• [PROBLEM DESCRIPTION]:
State how many lines in the items below contain the word "lower". Reply with the number only.

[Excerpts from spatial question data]
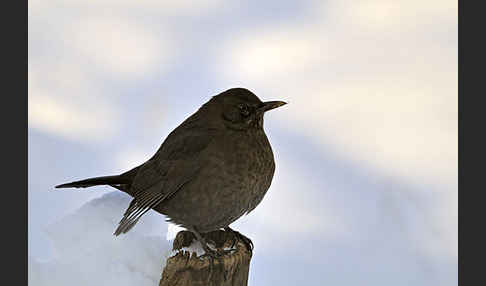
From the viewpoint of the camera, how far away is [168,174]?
3.78 meters

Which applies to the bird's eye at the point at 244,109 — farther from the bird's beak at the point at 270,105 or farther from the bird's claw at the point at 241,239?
the bird's claw at the point at 241,239

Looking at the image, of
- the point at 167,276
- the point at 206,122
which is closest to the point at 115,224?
the point at 167,276

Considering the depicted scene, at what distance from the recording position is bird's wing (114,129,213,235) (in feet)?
12.3

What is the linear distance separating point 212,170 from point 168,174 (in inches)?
10.4

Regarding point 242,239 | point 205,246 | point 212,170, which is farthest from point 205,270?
point 212,170

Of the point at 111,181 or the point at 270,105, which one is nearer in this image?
the point at 270,105

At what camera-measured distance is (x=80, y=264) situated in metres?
4.23

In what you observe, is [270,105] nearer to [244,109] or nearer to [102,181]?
[244,109]

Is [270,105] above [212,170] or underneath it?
above

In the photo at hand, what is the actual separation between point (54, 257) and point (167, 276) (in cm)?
92

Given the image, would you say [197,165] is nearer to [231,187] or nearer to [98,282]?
[231,187]

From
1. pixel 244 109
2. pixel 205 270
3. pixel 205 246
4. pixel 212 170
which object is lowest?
pixel 205 270

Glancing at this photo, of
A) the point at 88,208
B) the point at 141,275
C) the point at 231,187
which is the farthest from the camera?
the point at 88,208

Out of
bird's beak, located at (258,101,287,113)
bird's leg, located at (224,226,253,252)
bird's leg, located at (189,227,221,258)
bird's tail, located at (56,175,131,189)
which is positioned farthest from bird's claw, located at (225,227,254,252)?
bird's beak, located at (258,101,287,113)
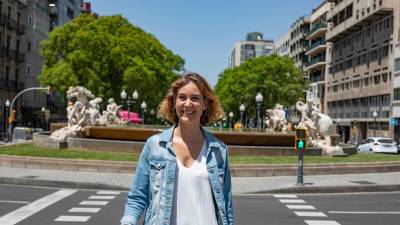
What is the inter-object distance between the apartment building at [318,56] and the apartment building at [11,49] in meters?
41.5

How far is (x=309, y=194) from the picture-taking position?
1670 centimetres

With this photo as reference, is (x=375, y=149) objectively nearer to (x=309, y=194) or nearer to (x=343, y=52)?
(x=309, y=194)

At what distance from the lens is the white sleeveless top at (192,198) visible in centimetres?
407

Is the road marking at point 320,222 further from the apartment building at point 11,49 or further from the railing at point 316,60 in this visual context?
the railing at point 316,60

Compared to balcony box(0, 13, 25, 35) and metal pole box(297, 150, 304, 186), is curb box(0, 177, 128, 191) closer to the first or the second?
metal pole box(297, 150, 304, 186)

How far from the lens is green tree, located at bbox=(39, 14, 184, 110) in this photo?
188 feet

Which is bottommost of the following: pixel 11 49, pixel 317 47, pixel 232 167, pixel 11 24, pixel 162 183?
pixel 232 167

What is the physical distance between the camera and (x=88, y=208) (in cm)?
1303

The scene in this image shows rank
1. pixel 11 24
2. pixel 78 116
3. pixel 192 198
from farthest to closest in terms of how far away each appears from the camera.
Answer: pixel 11 24 < pixel 78 116 < pixel 192 198

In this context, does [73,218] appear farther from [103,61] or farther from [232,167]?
[103,61]

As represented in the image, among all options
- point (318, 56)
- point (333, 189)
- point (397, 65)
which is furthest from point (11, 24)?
point (333, 189)

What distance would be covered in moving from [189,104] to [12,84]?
228ft

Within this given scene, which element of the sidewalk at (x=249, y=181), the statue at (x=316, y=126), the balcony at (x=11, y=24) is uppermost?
the balcony at (x=11, y=24)

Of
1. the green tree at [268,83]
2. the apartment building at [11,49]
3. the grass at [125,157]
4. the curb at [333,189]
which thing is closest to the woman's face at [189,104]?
the curb at [333,189]
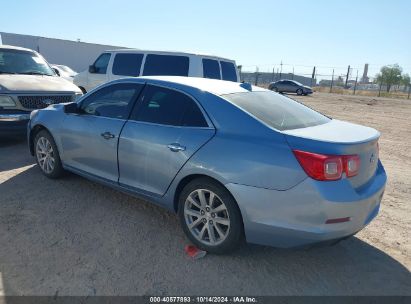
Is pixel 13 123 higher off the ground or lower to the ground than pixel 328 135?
lower

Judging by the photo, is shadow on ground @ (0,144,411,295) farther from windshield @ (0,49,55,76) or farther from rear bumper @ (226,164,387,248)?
windshield @ (0,49,55,76)

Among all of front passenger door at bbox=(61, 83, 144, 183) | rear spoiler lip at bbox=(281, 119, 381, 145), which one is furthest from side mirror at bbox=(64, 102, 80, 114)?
rear spoiler lip at bbox=(281, 119, 381, 145)

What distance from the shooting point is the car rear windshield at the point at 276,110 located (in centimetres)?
336

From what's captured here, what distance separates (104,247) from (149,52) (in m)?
6.78

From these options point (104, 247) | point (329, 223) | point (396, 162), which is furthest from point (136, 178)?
point (396, 162)

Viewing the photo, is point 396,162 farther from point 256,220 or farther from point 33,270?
point 33,270

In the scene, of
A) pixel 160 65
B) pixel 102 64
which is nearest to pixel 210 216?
pixel 160 65

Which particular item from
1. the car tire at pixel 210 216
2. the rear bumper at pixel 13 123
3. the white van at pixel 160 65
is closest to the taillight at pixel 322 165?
the car tire at pixel 210 216

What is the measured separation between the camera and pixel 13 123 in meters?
6.51

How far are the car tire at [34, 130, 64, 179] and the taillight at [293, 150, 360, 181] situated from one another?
11.3 feet

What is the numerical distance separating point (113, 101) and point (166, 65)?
4938 mm

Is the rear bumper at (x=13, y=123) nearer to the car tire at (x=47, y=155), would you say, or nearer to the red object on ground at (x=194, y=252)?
the car tire at (x=47, y=155)

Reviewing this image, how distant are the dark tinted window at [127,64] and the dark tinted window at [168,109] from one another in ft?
18.7

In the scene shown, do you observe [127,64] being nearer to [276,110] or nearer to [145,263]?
[276,110]
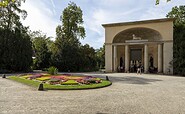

• [FINISHED ANSWER]:
2